In a classic pyramid scheme, the initial investor convinces a group of others to go out and recruit more funders, with the promise of payment for each new person they bring in. Typically, the few bricks at the top of the pyramid will get a slice of all incoming cash. The people in the layer immediately below the top may be able to pass the buck, but as the pyramid expands downward, the exponential growth requirements will quickly collide with limited demand. If each new investor has to bring in, say, six new investors to turn a profit, you don’t have to descend beyond the 13th layer before you exceed the population of the planet.
This is where it gets a little bit tricky for crypto. If the goal of any particular cryptocurrency is to serve purely as an investment vehicle without any actual productive use of the capital, then, yes, it meets the strict definition of a pyramid scheme. However, the strongest case for cryptocurrency has always been that it is just that – a currency, meaning it shouldn’t be judged by the metrics of a high-performing investment, even if that’s what it has often been for many adopters so far.

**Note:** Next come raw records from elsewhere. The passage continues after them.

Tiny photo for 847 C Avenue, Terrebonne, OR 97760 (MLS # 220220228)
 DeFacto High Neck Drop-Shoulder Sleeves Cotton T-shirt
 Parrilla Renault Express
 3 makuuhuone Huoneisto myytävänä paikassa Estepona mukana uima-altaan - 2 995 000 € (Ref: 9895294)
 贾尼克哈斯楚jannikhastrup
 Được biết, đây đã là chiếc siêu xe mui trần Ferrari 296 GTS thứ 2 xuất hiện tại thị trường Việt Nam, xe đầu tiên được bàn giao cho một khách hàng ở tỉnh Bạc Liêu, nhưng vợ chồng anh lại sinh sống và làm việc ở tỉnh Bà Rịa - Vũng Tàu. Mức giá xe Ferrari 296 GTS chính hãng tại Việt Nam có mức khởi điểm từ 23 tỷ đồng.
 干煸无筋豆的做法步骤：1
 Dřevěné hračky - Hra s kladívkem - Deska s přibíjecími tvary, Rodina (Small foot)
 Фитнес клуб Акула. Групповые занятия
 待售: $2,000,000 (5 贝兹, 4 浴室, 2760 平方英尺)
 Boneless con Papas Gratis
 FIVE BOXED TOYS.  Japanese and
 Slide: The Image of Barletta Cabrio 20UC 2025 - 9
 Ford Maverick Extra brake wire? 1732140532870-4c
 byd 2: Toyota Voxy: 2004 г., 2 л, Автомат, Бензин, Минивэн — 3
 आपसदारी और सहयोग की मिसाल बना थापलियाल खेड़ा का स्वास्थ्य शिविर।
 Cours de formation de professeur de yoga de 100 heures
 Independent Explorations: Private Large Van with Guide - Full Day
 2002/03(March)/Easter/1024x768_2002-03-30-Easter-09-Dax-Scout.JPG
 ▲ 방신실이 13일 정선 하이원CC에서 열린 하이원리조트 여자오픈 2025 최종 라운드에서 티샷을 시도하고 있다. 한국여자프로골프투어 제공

Is Fiat Currency a Pyramid Scheme?

The argument could certainly be made that fiat holds many of the qualities mentioned above if viewed purely as an investment, but that would be the wrong angle of approach. Fiat meets the standards of money, and so it shouldn’t be accused of being a scam just because it arbitrarily aligns with a set of characteristics related to a different concept. Fiat delivers as a store of value. It’s also a durable medium of exchange, and you can put it in your pocket. It doesn’t have a limited supply, as we’ve all been so terrifyingly reminded by the Federal Reserve over the last few years, but in normal times, there is some predictability to this aspect as well.

Is Crypto Money Too?

Let’s take as our example the earliest and still most dominant cryptocurrency by market cap – Bitcoin. The granddaddy of the crypto world would appear to meet the criteria for a store of value, given that its worth has been steadily rising despite dips for well over a decade. You can also easily unload it, so it’s certainly at the very least comparable to something like gold. It’s also extremely portable – you don’t even need to have pockets to transport the stuff. And in the case of limited supply, well, we have a definitive idea of how many BTC will exist in 2030 compared to the murky supply of stimulus-modified US dollars.
The main area of currency qualification where Bitcoin and other cryptocurrencies are still very much coming up short is as a medium of exchange. Nevertheless, does anyone really think that with the constantly expanding crypto community of geniuses, evangelists, and everyday people just trying to get ahead, the problem of how to spend your digital coins at the supermarket won’t eventually be solved?
So, enough with the pyramid scheme analogies. Crypto’s sustained rise is being driven by massive mainstream adoption from both retail and huge institutional investors, the latter have carefully bided their time to enter markets.
Even Warren Buffett might finally be coming around. The staunch anti-crypto investor’s company recently invested $1 billion in Brazil’s NuBank, a well-known “Bitcoin bank, dumping all his Mastercard and Visa shares in the process.

With all this momentum behind it, only a “greater fool” than the current generation of increasingly long-in-the-tooth detractors will continue to bet long-term against the continued ascent of crypto, despite short-term fluctuations.